■ What to do ■
Would you please copy the part of the material below that opens with the line containing "Vintage Sun, XLarge" and closes with the line containing "Cháo cá hồi"? Copy it exactly, and only it.

■ Data for review ■
((

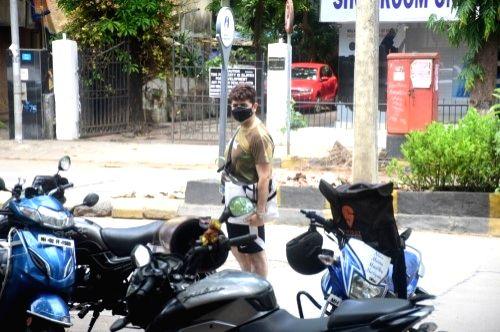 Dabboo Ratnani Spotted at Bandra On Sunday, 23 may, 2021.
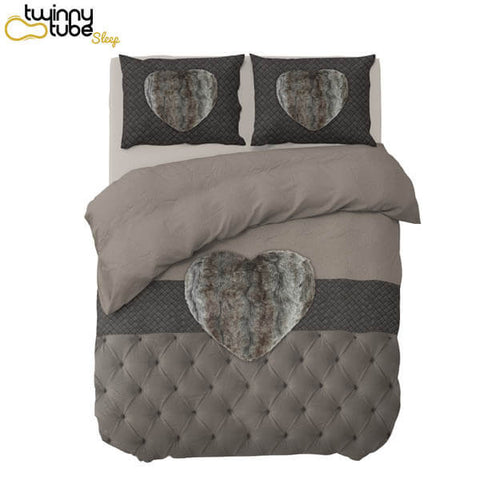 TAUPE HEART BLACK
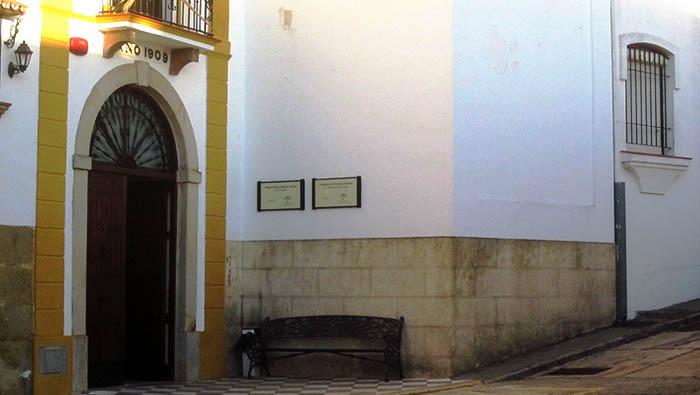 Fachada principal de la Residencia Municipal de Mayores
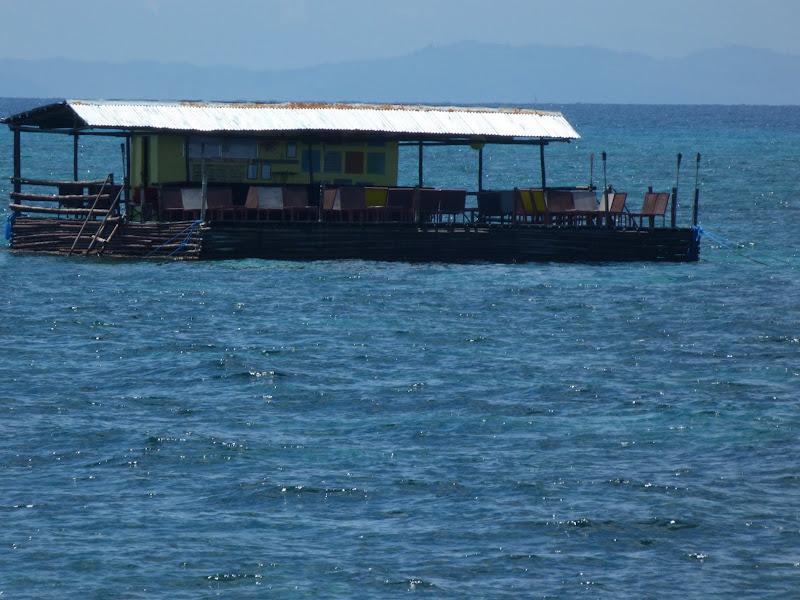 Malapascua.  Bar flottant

))
((

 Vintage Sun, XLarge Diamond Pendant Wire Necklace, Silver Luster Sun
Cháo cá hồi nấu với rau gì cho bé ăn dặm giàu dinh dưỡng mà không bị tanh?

))

■ Final answer ■
 Vintage Sun, XLarge Diamond Pendant Wire Necklace, Silver Luster Sun
Cháo cá hồi nấu với rau gì cho bé ăn dặm giàu dinh dưỡng mà không bị tanh?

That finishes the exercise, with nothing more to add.